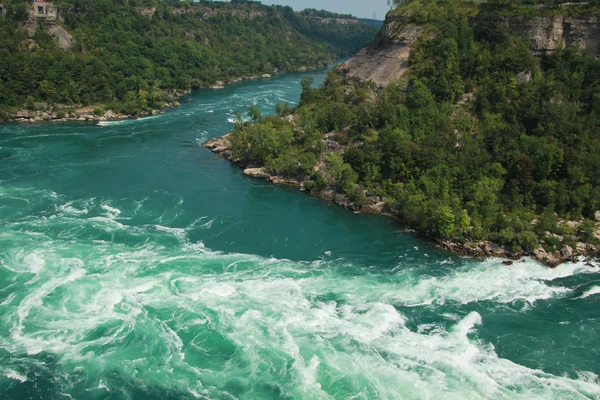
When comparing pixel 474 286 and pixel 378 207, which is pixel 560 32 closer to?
pixel 378 207

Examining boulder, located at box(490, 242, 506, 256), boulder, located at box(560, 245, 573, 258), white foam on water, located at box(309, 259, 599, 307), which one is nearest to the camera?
white foam on water, located at box(309, 259, 599, 307)

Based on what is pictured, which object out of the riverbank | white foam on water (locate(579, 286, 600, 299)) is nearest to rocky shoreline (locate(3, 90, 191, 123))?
the riverbank

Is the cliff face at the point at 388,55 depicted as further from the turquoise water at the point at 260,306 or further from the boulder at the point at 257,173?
the turquoise water at the point at 260,306

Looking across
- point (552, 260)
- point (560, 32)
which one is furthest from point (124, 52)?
point (552, 260)

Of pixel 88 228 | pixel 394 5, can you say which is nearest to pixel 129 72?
pixel 394 5

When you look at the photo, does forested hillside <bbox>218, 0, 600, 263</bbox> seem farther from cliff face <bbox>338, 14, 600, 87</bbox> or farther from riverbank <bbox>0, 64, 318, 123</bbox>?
riverbank <bbox>0, 64, 318, 123</bbox>

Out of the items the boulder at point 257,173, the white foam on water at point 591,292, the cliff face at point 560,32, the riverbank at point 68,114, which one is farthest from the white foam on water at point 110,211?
the cliff face at point 560,32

> _Stated exercise_:
Give the lines from the one containing "Out of the items" through the last line, inclusive, as a Markdown table with the columns Row and Line, omitting blank lines.

> _Written answer_:
| Row | Line |
|---|---|
| 1 | Out of the items the boulder at point 257,173, the white foam on water at point 591,292, the cliff face at point 560,32, the riverbank at point 68,114, which one is farthest from the white foam on water at point 110,211? |
| 2 | the cliff face at point 560,32 |